Thursday, October 1, 2009

The Tear

When I picked up Cord from school the other day, he goes, "Guess what, mom, I almost got a citation for dress code violation today, but my teacher told me she'd let it slide this time."

I was like, "Huh?" because he was wearing his clean little white polo shirt (check) with his dark blue jeans (check). That's correct student attire.

And he goes, "No, no. She was gonna give me a citation for torn pants."

A tear in his brand new pants that he's only worn about three times?? I was just about to go "angry mom" on his hiney, when I noticed that he didn't have any noticeable tears in his jeans.

These are the jeans in question:



Can you see the tear? Of course not. Because it's invisible to the naked eye.

Here it is:



Yes, that little bit of fray on the bottom edge, on the back of his left pant leg.

How the H did she even spot that tiny bit of fray? Cord said it's because he had his foot up, resting on his knee when his teacher passed by to do her little inspection.

Fuming mad.

No way am I replacing every pair of pants that gets a tiny fray on the bottom.

Cord was like, "Don't worry, mom, I'll just keep my foot down next time she walks by." And I was like, "No, you put your foot up. I dare your teacher to give you a citation for that."

I've always wanted to go "angry mom" on one my kids's teachers' hineys. Things have been way too peaceful for the last 6 grades. And for the sake of irony, I'm gonna wear these jeans when I do it:



10 comments:

Memzy said...

It'll be especially powerful if you do it with dark black eyeliner on too. Can you video?

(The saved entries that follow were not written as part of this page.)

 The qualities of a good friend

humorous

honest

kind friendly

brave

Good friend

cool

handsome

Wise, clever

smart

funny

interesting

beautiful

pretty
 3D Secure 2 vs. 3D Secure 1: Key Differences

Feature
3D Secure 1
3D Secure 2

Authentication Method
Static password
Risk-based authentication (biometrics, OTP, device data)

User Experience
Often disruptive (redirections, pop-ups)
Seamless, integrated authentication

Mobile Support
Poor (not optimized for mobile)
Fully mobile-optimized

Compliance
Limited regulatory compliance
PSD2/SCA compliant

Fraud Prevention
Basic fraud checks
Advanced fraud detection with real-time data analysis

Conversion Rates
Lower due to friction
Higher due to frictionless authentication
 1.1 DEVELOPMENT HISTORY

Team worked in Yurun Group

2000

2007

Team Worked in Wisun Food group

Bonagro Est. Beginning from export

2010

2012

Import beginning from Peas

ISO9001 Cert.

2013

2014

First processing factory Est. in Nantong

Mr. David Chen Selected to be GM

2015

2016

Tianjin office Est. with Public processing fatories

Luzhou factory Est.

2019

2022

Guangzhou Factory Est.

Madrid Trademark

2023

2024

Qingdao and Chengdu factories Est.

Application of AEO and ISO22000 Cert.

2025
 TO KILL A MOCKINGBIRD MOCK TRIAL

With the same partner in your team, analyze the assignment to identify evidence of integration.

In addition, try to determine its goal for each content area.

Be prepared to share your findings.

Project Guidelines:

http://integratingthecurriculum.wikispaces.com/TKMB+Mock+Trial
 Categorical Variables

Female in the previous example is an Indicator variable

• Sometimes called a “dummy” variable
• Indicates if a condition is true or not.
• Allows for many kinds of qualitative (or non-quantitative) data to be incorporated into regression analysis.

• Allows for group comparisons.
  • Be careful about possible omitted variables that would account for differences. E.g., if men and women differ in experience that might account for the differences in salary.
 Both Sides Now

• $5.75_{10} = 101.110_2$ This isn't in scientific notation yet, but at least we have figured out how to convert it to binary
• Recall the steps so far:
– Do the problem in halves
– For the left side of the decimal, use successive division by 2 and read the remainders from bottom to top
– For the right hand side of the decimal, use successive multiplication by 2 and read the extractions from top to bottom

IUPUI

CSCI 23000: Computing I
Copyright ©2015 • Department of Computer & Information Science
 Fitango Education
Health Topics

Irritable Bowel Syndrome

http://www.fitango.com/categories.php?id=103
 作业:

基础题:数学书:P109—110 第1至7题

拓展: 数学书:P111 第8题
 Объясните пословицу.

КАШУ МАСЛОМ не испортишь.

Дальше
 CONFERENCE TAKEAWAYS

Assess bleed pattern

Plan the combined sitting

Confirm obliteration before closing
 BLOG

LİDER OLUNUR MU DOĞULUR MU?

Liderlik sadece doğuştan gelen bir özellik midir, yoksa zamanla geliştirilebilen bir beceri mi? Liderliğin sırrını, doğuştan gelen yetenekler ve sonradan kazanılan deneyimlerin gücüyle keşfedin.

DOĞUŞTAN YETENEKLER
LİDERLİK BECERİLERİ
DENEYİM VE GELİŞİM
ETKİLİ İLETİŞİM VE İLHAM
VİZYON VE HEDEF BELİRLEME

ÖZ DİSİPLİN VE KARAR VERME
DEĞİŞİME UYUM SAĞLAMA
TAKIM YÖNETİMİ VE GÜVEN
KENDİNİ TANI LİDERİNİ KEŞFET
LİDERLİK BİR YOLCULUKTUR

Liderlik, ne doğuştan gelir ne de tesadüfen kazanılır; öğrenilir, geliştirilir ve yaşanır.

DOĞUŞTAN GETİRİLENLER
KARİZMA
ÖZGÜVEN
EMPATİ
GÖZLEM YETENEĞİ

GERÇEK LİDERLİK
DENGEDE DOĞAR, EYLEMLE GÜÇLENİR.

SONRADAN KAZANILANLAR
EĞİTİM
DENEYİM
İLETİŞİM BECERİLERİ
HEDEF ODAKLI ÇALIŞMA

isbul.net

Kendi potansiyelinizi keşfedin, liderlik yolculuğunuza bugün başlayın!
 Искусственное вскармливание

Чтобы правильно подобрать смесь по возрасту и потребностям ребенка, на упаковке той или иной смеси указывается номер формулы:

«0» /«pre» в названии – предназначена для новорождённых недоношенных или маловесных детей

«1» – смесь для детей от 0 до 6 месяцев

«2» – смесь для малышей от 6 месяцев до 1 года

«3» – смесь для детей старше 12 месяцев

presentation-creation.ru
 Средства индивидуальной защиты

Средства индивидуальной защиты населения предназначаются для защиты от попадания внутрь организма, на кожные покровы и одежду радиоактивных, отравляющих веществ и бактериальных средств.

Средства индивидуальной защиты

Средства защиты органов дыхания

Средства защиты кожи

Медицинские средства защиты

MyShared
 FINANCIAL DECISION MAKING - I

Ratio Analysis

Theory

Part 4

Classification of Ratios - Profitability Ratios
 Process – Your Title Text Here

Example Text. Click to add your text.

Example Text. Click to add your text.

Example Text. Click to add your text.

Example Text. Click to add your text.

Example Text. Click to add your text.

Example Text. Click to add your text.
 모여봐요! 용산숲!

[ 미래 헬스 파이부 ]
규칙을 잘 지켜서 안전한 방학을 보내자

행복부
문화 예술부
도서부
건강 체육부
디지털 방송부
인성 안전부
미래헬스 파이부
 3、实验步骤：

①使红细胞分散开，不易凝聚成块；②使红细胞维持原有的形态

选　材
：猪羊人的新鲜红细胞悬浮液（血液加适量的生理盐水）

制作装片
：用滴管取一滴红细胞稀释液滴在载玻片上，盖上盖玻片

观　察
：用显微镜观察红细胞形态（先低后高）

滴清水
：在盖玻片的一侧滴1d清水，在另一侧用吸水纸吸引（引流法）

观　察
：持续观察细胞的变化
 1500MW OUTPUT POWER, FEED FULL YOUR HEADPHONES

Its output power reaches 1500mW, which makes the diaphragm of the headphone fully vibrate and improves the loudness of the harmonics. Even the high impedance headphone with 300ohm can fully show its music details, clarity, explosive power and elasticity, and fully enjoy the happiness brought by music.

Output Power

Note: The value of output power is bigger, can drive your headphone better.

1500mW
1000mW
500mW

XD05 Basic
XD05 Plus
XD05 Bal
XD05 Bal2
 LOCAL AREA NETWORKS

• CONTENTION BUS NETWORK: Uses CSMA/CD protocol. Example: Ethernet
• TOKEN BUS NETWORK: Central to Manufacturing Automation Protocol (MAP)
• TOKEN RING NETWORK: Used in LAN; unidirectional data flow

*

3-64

That would drive me bonkers btw. Let me know when to bring my eggs and we can hit the school.

ManicMandee said...

I would be all over that teacher. At least I would rant about her to my husband and fume and lose some sleep. I would have fantasies about giving it to her. Then I'd eventually let it go.
I know this because I just went through a cycle like that with Jonah's teacher this week. Long story, but the lady is a total jerk!

eekareek said...

I spotted that tear right away. In the first picture. If you don't believe me, just look in the margin of my book, The Forest of Hands and Teeth. I wrote in the margin, "there is a tear on the bottom/back part of Cord's left pant leg".

Markie23 said...

It starts with a little fray... Next thing you know it's total anarchy.

Amanda said...

You need to move. Things like that shouldn't happen at school. I know a good neighborhood.

Erin Beck said...

One word, whitetrash

Landee said...

Having a little bit of fray on the bottom edge, on the back of a left pant leg is the new gang sign for the Bloods. The whole blue/red thing got stale.

I would talk to Cord about his friends he chooses to hang around if I were you.

Markie23 said...

Look for the telltale signs of corruption. Is he using words like "swell", and "so's you're old man"?

Katie said...

I buy my pants with that fray. Paid extra for it as a matter of fact. I think this clenches it. You are going to have to move your angry hiney up to Idaho where you can wear tank tops and frayed pants.

Flem said...

Clark County Schools=no bueno.

The kinder teachers are nazi-esque about dress code and my daughter was harassed for khaki green instead of khaki tan. I sent her in those pants again on purpose even though she told me she couldn't wear them.

Then when they harassed her again I realized I was just trying to make a point so I gave in. But I was fuming mad and wanted an opportunity to go off.

So her husband could punch my husband out in a bar on Christmas Eve.